▶ **INSTRUCTIONS**:
1) Output the passage about The Tangled Wood in full, reproducing every word and mark unchanged.
2) Return, unchanged, the lines of the records from the line with "From the image, can" to the line with "In this picture, is", including both of those lines.

▶ **GIVEN PASSAGE**:

— begin —

Cascade Art

The Tangled Wood – David Frazer

Etchings, Linocuts & Wood Engravings

“The Tangled Wood” grew organically from plate to plate, the composition developing as it went along; disorderly like the Australian bush itself, strangely beautiful yet tense and uncomfortable.” – David Frazer 2019

For David Frazer The Tangled Wood – Euan Heng

My intention today was to limit this address by ‘speaking to the work’ and the work only. However, once I begun drafting these few words the task proved a little more difficult than I first imagined. The thing is, once you begin to unpack David Frazer’s work then the artist, his story and the work merge and in many ways become one and the same, even in those works that are divested of figurative content, the artist is always present. 

So, when critics and writers examine David’s practice they will often frame their comments by citing the narrative content of the work and how this content, will at times, spill over into ‘autobiography’. It’s easy to see why, as narrative appears to be located at the heart of David’s practice. However, I do think there is a deeper reading to the work but this reading, although not elusive, is nevertheless much more difficult to articulate. For a start, there is poetry.  Once we accept that there is a poetic dimension, then it follows that this condition has the power to transcend both narrative and autobiography, that’s if, you permit it and, if you do, then one could say that the ‘meaning’ in David Frazer’s work lies in the experiencing.  

The question is, is it possible to speak to the work and even more importantly, is it possible for the artist to do so? Take for example, the late American sculptor, Alexander Calder who, when being interviewed, once quipped: 

“If it meant anything it would be easier to understand, but it would not be worthwhile.”

Reviewing Calder’s recent survey exhibitionat the National Gallery of Victoria, the Sydney art critic John McDonald proposed, “… that the work of art in this formulation is not a message, not a text or a story book, it is an education of the senses”.  Now, I’m perfectly aware that McDonald is addressing the abstractness of Calder’s work but he’s not talking about ‘pictures of nothing’.  If you saw this exhibition, you will be aware that there was also figurative representation, movement and in the circus works there was play. If you accept McDonald is correct and I do, then we can stretch his proposition to include the concept of – ‘thought in material’.

— end —

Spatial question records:

— begin —

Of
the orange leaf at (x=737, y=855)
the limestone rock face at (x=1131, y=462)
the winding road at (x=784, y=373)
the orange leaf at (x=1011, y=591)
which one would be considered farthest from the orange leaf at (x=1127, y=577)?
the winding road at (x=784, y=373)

— end —
— begin —

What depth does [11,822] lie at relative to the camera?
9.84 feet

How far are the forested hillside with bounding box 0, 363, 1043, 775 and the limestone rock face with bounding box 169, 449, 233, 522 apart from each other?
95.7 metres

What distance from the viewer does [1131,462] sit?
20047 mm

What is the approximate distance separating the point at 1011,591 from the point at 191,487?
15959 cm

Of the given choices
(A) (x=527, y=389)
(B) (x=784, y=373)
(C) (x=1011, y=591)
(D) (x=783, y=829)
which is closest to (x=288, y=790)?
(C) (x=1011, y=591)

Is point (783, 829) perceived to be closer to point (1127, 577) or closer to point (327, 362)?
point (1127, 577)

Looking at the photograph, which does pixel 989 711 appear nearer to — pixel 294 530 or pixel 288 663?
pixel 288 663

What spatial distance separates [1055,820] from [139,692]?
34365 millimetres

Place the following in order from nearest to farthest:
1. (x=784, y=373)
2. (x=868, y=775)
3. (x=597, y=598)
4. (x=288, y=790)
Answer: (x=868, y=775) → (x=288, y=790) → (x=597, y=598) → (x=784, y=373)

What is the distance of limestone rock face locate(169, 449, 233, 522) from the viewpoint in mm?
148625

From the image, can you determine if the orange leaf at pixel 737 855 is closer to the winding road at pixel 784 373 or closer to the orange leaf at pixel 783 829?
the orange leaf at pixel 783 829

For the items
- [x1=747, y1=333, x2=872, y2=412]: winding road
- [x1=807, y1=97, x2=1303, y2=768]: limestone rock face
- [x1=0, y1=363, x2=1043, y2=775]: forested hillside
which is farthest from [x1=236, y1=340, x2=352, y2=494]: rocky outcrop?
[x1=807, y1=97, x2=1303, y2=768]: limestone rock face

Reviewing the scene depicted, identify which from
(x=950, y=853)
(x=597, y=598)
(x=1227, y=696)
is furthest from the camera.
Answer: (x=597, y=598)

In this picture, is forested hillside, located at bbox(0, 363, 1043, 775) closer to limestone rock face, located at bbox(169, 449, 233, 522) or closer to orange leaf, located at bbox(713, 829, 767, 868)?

— end —

▶ **ANSWERS BY TASK**:
1)
Cascade Art

The Tangled Wood – David Frazer

Etchings, Linocuts & Wood Engravings

“The Tangled Wood” grew organically from plate to plate, the composition developing as it went along; disorderly like the Australian bush itself, strangely beautiful yet tense and uncomfortable.” – David Frazer 2019

For David Frazer The Tangled Wood – Euan Heng

My intention today was to limit this address by ‘speaking to the work’ and the work only. However, once I begun drafting these few words the task proved a little more difficult than I first imagined. The thing is, once you begin to unpack David Frazer’s work then the artist, his story and the work merge and in many ways become one and the same, even in those works that are divested of figurative content, the artist is always present. 

So, when critics and writers examine David’s practice they will often frame their comments by citing the narrative content of the work and how this content, will at times, spill over into ‘autobiography’. It’s easy to see why, as narrative appears to be located at the heart of David’s practice. However, I do think there is a deeper reading to the work but this reading, although not elusive, is nevertheless much more difficult to articulate. For a start, there is poetry.  Once we accept that there is a poetic dimension, then it follows that this condition has the power to transcend both narrative and autobiography, that’s if, you permit it and, if you do, then one could say that the ‘meaning’ in David Frazer’s work lies in the experiencing.  

The question is, is it possible to speak to the work and even more importantly, is it possible for the artist to do so? Take for example, the late American sculptor, Alexander Calder who, when being interviewed, once quipped: 

“If it meant anything it would be easier to understand, but it would not be worthwhile.”

Reviewing Calder’s recent survey exhibitionat the National Gallery of Victoria, the Sydney art critic John McDonald proposed, “… that the work of art in this formulation is not a message, not a text or a story book, it is an education of the senses”.  Now, I’m perfectly aware that McDonald is addressing the abstractness of Calder’s work but he’s not talking about ‘pictures of nothing’.  If you saw this exhibition, you will be aware that there was also figurative representation, movement and in the circus works there was play. If you accept McDonald is correct and I do, then we can stretch his proposition to include the concept of – ‘thought in material’.

2)
From the image, can you determine if the orange leaf at pixel 737 855 is closer to the winding road at pixel 784 373 or closer to the orange leaf at pixel 783 829?
the orange leaf at pixel 783 829

For the items
- [x1=747, y1=333, x2=872, y2=412]: winding road
- [x1=807, y1=97, x2=1303, y2=768]: limestone rock face
- [x1=0, y1=363, x2=1043, y2=775]: forested hillside
which is farthest from [x1=236, y1=340, x2=352, y2=494]: rocky outcrop?
[x1=807, y1=97, x2=1303, y2=768]: limestone rock face

Reviewing the scene depicted, identify which from
(x=950, y=853)
(x=597, y=598)
(x=1227, y=696)
is furthest from the camera.
Answer: (x=597, y=598)

In this picture, is forested hillside, located at bbox(0, 363, 1043, 775) closer to limestone rock face, located at bbox(169, 449, 233, 522) or closer to orange leaf, located at bbox(713, 829, 767, 868)?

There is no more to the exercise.